At block 402, a first sub-network 210 of a model 105 may determine a first feature representation based on a first token contained in a text. The first feature representation indicates semantic information of the first token in the text.
At block 404, a second sub-network 220 of the model 105 may determine first attribute information associated with the first token based on the first feature representation. The first attribute information indicates a first attribute involved in the text.
At block 406, a third sub-network 230 of the model 105 may determine first rating information associated with the first token based on the first feature representation. The first rating information indicates a rating related to the first attribute.
In some embodiments, the text may further comprise a second token following the first token. Determining the first feature representation comprises: obtaining first status information associated with the first token, the first status information indicating a status of the first sub-network 210. The method 400 further comprises: determining, by the first sub-network 210, a second feature representation based on the second token and the first status information, the second feature representation indicating the semantic information of the second token in the text; determining, by the second sub-network 220, a second attribute information associated with the second token based on the second feature representation, the second attribute information indicating a second attribute involved in the text; and determining, by the third sub-network 230, a second rating information associated with the second token based on the second feature representation, the second rating information indicating a rating related to the second attribute.
In some embodiments, the second token may correspond to a last token in the text. The model 105 may further comprise a fourth sub-network 240. Determining the second feature representation comprises: obtaining second status information associated with the second token, the second status information indicating a status of the first sub-network 210. The method 400 further comprises: determining, by the fourth sub-network 240, domain information associated with the text, the domain information indicating a domain involved by the text.
In some embodiments, the method 400 may further comprise: determining target attribute information associated with the text based on the first attribute information and the second attribute information, the target attribute information indicating a set of attributes involved in the text; and determining target rating information associated with the text based on the first rating information and the second rating information, the target rating information indicating a respective rating of each of the set of attributes.
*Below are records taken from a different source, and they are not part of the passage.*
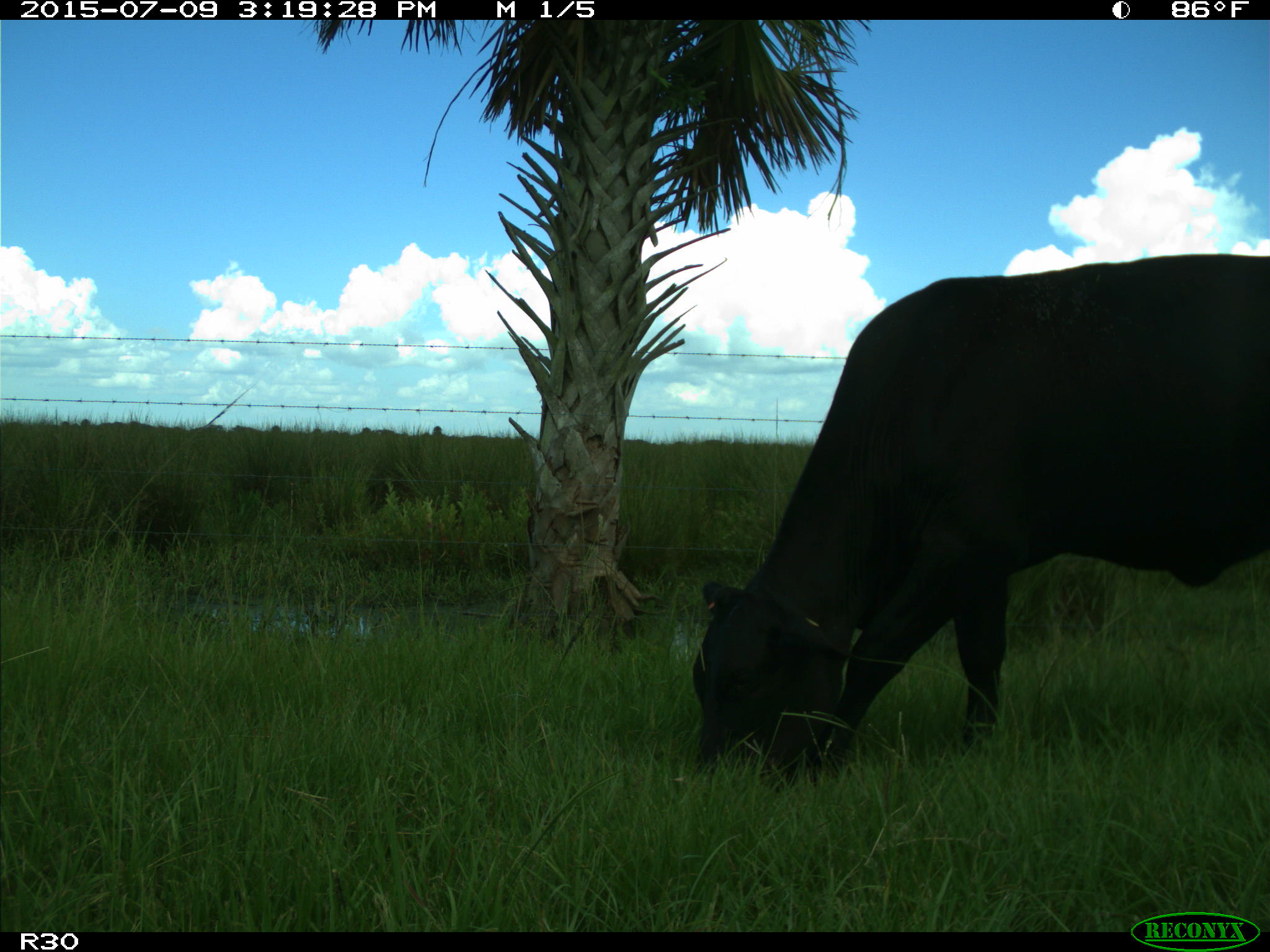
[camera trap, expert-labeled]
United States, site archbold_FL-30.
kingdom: Animalia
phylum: Chordata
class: Mammalia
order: Artiodactyla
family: Bovidae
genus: Bos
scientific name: Bos taurus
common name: domestic cow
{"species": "Bos taurus (domestic cow)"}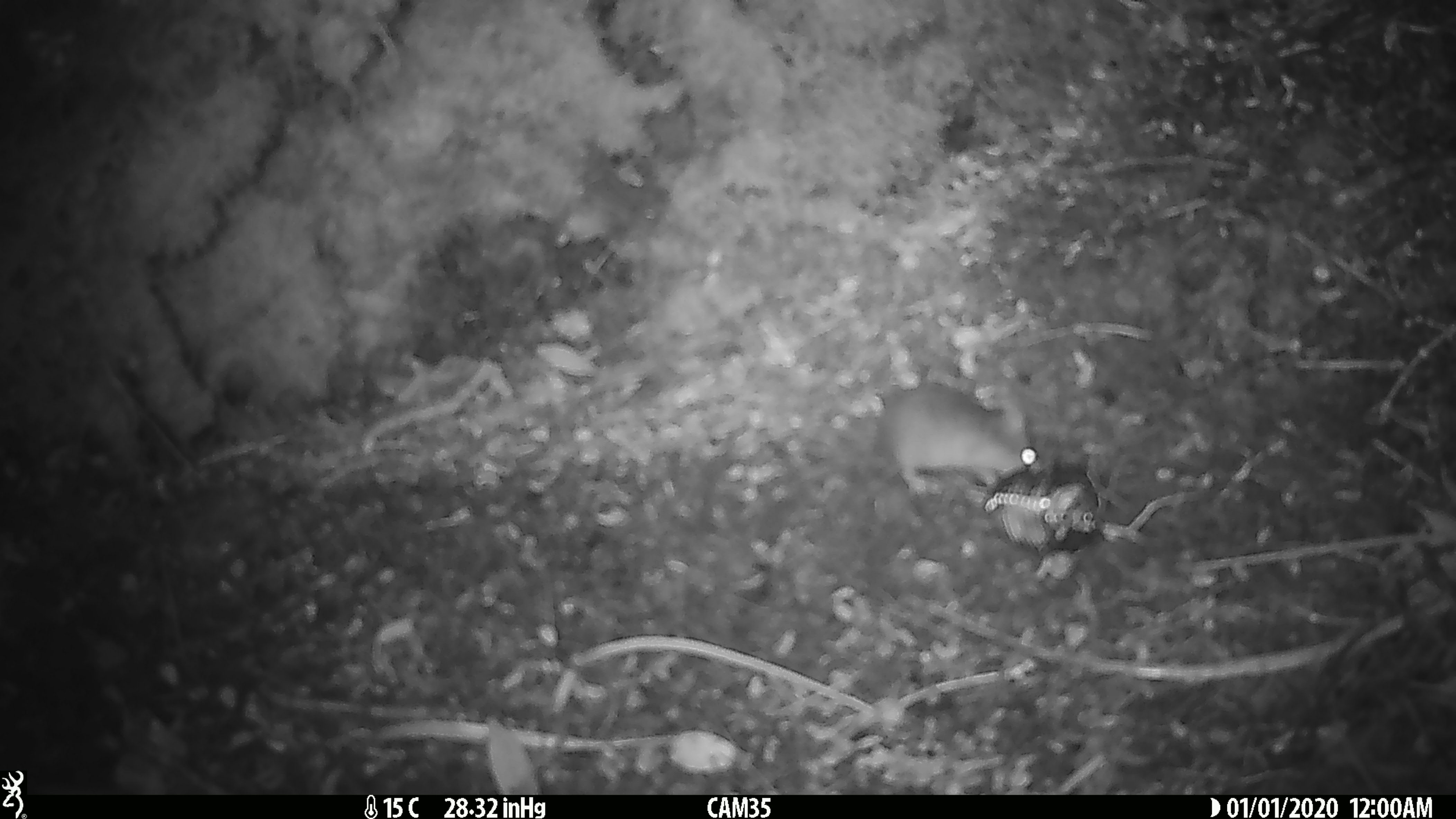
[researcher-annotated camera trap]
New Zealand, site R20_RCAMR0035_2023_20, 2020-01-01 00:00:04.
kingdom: Animalia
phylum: Chordata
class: Mammalia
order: Rodentia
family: Muridae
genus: Mus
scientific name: Mus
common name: mouse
Mouse (Mus).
In some embodiments, determining the first feature representation comprises: determining an embedding of the first token; and determining the first feature representation based on the embedding. In some embodiments, the embedding is pre-trained by a language model.
In some embodiments, the first sub-network 210 may comprise a long short-term memory (LSTM) unit. In some embodiments, the first sub-network 210 may comprise a bidirectional encoder representations from transformers (BERT) unit.
As discussed above, an all-in-one model is proposed herein, which is capable of extracting attribute, rating of the attribute and domain involved in a text at the same time. Thereby, the co-extraction of attribute and rating of cross-domain entity can be achieved and the desired information can be extracted more efficiently and accurately. It should be understood that although the model is used to extract attribute and rating herein, the model in accordance with some example embodiments of the present disclosure may also be used to enable co-extraction of any other suitable information. The scope of the present disclosure is not limited in this respect.
As depicted, the system/device 500 includes a processor 501 which is capable of performing various processes according to a program stored in a read only memory (ROM) 502 or a program loaded from a storage unit 508 to a random access memory (RAM) 503. In the RAM 503, data required when the processor 501 performs the various processes or the like is also stored as required. The processor 501, the ROM 502 and the RAM 503 are connected to one another via a bus 504. An input/output (I/O) interface 505 is also connected to the bus 504.
The processor 501 may be of any type suitable to the local technical network and may include one or more of the following: general purpose computers, special purpose computers, microprocessors, digital signal processors (DSPs), graphic processing unit (GPU), co-processors, and processors based on multicore processor architecture, as non-limiting examples. The system/device 500 may have multiple processors, such as an application-specific integrated circuit chip that is slaved in time to a clock which synchronizes the main processor.
A plurality of components in the system/device 500 are connected to the I/O interface 505, including an input unit 506, such as a keyboard, a mouse, or the like; an output unit 507 including a display such as a cathode ray tube (CRT), a liquid crystal display (LCD), or the like, and a loudspeaker or the like; the storage unit 508, such as disk and optical disk, and the like; and a communication unit 509, such as a network card, a modem, a wireless transceiver, or the like. The communication unit 509 allows the system/device 500 to exchange information/data with other devices via a communication network, such as the Internet, various telecommunication networks, and/or the like.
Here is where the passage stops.